WHAT NEEDS TO BE DONE
Present the entire listing below as a Markdown table with two columns, Row and Line, numbering each line in order and omitting blank lines and the pictures.

RECORD EXCERPTS
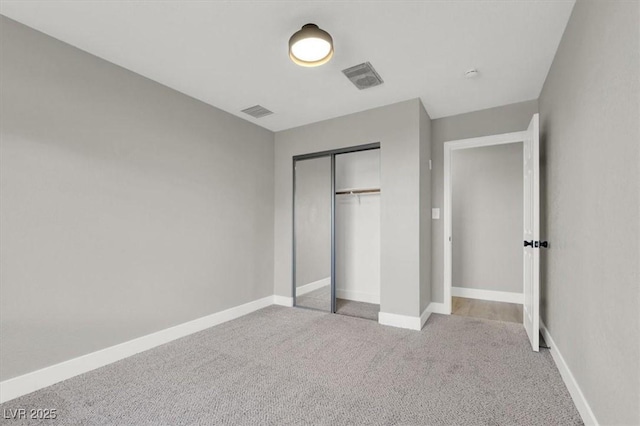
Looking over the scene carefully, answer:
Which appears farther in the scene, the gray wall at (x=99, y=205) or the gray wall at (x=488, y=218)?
the gray wall at (x=488, y=218)

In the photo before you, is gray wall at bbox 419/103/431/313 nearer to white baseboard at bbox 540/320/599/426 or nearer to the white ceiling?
the white ceiling

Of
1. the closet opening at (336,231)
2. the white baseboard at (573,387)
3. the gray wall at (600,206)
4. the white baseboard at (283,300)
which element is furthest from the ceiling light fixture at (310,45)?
the white baseboard at (283,300)

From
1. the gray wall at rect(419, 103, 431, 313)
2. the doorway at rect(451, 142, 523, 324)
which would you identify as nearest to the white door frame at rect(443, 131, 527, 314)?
the gray wall at rect(419, 103, 431, 313)

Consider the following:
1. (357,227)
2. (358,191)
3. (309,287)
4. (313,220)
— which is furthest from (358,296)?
(358,191)

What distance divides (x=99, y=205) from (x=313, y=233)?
2.45 m

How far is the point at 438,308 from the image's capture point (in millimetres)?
3852

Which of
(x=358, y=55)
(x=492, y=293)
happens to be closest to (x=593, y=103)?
(x=358, y=55)

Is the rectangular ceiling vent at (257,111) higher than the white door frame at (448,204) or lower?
higher

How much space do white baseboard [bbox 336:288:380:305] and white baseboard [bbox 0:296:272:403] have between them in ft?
5.12

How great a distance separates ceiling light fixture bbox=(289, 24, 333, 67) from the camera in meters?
2.02

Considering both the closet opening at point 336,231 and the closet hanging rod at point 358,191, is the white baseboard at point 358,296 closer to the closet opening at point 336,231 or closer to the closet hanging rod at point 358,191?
the closet opening at point 336,231

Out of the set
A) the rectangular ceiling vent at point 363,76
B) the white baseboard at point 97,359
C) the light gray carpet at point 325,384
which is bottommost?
the light gray carpet at point 325,384

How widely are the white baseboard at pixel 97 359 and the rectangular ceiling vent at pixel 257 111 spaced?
7.84ft

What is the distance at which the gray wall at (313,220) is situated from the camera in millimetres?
4074
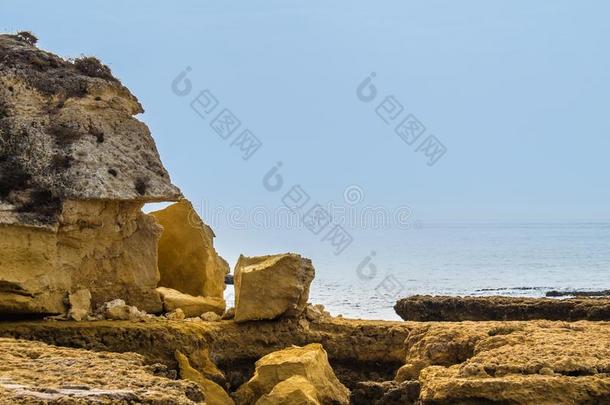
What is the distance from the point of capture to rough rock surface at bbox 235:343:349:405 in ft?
39.4

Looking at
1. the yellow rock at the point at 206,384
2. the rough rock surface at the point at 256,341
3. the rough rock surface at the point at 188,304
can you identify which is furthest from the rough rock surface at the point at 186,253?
the yellow rock at the point at 206,384

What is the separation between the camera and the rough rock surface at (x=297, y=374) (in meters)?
12.0

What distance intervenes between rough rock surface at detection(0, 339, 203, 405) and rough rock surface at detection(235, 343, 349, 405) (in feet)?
7.98

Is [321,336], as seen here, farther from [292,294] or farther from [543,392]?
[543,392]

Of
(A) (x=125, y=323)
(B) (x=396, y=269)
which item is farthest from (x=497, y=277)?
(A) (x=125, y=323)

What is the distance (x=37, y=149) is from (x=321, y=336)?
16.2 feet

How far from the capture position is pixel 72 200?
13383mm

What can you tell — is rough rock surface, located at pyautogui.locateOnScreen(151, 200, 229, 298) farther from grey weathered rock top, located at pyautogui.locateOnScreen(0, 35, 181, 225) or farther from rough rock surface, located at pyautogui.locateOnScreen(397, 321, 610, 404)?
rough rock surface, located at pyautogui.locateOnScreen(397, 321, 610, 404)

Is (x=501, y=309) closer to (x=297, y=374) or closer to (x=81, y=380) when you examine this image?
(x=297, y=374)

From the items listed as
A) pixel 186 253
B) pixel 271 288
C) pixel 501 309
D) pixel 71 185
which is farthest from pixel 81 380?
pixel 501 309

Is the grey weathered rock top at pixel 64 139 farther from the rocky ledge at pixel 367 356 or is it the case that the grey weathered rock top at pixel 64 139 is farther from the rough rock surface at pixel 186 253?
the rough rock surface at pixel 186 253

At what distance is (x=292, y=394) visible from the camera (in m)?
11.2

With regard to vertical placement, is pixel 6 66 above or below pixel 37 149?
above

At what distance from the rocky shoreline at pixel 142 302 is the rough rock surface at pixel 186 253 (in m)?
0.66
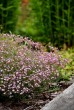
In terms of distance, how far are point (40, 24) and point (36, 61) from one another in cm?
371

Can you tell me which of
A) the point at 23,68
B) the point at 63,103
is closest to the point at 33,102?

RESPONSE
| Row | Line |
|---|---|
| 1 | Looking over the scene carefully, answer: |
| 2 | Which appears farther in the scene, the gray wall at (x=99, y=205) or the gray wall at (x=488, y=218)? |
| 3 | the gray wall at (x=488, y=218) |
| 4 | In the photo before you, is gray wall at bbox 419/103/431/313 nearer to white baseboard at bbox 540/320/599/426 or nearer to the white ceiling? |
| 5 | the white ceiling |
| 6 | Of |
| 7 | 1. the closet opening at (336,231) |
| 8 | 2. the white baseboard at (573,387) |
| 9 | 3. the gray wall at (600,206) |
| 10 | 4. the white baseboard at (283,300) |
| 11 | which element is furthest from the ceiling light fixture at (310,45)? |
| 12 | the white baseboard at (283,300) |
| 13 | From |
| 14 | 1. the gray wall at rect(419, 103, 431, 313) |
| 15 | 2. the doorway at rect(451, 142, 523, 324) |
| 16 | which would you identify as nearest to the white door frame at rect(443, 131, 527, 314)? |
| 17 | the gray wall at rect(419, 103, 431, 313) |
| 18 | Consider the following: |
| 19 | 1. (357,227) |
| 20 | 2. (358,191) |
| 21 | 3. (309,287) |
| 22 | 4. (313,220) |
| 23 | — which is furthest from (358,296)? |
| 24 | (358,191) |
| 25 | What distance divides (x=99, y=205) from (x=313, y=233)? |
| 26 | 2.45 m |
| 27 | How far is the point at 438,308 from the image's capture point (in millimetres)? |
| 28 | 3852 |
| 29 | Which of |
| 30 | (x=358, y=55) |
| 31 | (x=492, y=293) |
| 32 | happens to be closest to (x=593, y=103)? |
| 33 | (x=358, y=55) |
| 34 | Is the rectangular ceiling vent at (257,111) higher than the white door frame at (448,204) or lower? |
| 35 | higher |
| 36 | How much space do white baseboard [bbox 336:288:380:305] and white baseboard [bbox 0:296:272:403] have between them in ft? |
| 37 | 5.12 |
| 38 | How great a distance separates ceiling light fixture bbox=(289, 24, 333, 67) from the camera in meters? |
| 39 | 2.02 |
| 40 | Considering both the closet opening at point 336,231 and the closet hanging rod at point 358,191, is the white baseboard at point 358,296 closer to the closet opening at point 336,231 or closer to the closet hanging rod at point 358,191? |
| 41 | the closet opening at point 336,231 |
| 42 | Out of the set |
| 43 | A) the rectangular ceiling vent at point 363,76 |
| 44 | B) the white baseboard at point 97,359 |
| 45 | C) the light gray carpet at point 325,384 |
| 46 | which is bottommost? |
| 47 | the light gray carpet at point 325,384 |
| 48 | How widely are the white baseboard at pixel 97 359 and the rectangular ceiling vent at pixel 257 111 spaced? |
| 49 | 7.84ft |
| 50 | What is the distance at which the gray wall at (313,220) is situated from the camera in millimetres? |
| 51 | 4074 |
| 52 | What is the distance from the point of capture to rough rock surface at bbox 235:343:349:405 in ft? |
| 53 | 39.4 |
| 54 | Looking at |
| 55 | 1. the yellow rock at the point at 206,384 |
| 56 | 2. the rough rock surface at the point at 256,341 |
| 57 | 3. the rough rock surface at the point at 188,304 |
| 58 | can you identify which is furthest from the rough rock surface at the point at 186,253? |
| 59 | the yellow rock at the point at 206,384 |
| 60 | What is the separation between the camera and the rough rock surface at (x=297, y=374) (in meters)? |
| 61 | 12.0 |
| 62 | What distance intervenes between rough rock surface at detection(0, 339, 203, 405) and rough rock surface at detection(235, 343, 349, 405) (in feet)? |
| 63 | 7.98 |
| 64 | Is [321,336], as seen here, farther from [292,294] or farther from [543,392]? |
| 65 | [543,392] |
| 66 | Of |
| 67 | (A) (x=125, y=323) |
| 68 | (B) (x=396, y=269) |
| 69 | which item is farthest from (x=497, y=277)? |
| 70 | (A) (x=125, y=323) |
| 71 | What is the distance (x=37, y=149) is from (x=321, y=336)? |
| 72 | 16.2 feet |
| 73 | How far from the capture position is pixel 72 200? |
| 74 | 13383mm |
| 75 | What can you tell — is rough rock surface, located at pyautogui.locateOnScreen(151, 200, 229, 298) farther from grey weathered rock top, located at pyautogui.locateOnScreen(0, 35, 181, 225) or farther from rough rock surface, located at pyautogui.locateOnScreen(397, 321, 610, 404)? |
| 76 | rough rock surface, located at pyautogui.locateOnScreen(397, 321, 610, 404) |
| 77 | Is (x=501, y=309) closer to (x=297, y=374) or closer to (x=81, y=380) when you examine this image? |
| 78 | (x=297, y=374) |
| 79 | From the items listed as |
| 80 | A) pixel 186 253 |
| 81 | B) pixel 271 288 |
| 82 | C) pixel 501 309 |
| 83 | D) pixel 71 185 |
| 84 | which is farthest from pixel 81 380? |
| 85 | pixel 501 309 |
| 86 | Is the grey weathered rock top at pixel 64 139 farther from the rocky ledge at pixel 367 356 or is it the case that the grey weathered rock top at pixel 64 139 is farther from the rough rock surface at pixel 186 253? |
| 87 | the rough rock surface at pixel 186 253 |
| 88 | At what distance is (x=292, y=394) visible from the camera (in m)? |
| 89 | 11.2 |
| 90 | With regard to vertical placement, is pixel 6 66 above or below pixel 37 149? |
| 91 | above |
| 92 | At what distance from the rocky shoreline at pixel 142 302 is the rough rock surface at pixel 186 253 (in m)? |
| 93 | 0.66 |
| 94 | In terms of distance, how far are point (40, 24) and point (36, 61) from one another in cm? |
| 95 | 371 |
| 96 | Can you tell me which of |
| 97 | A) the point at 23,68 |
| 98 | B) the point at 63,103 |
| 99 | is closest to the point at 33,102? |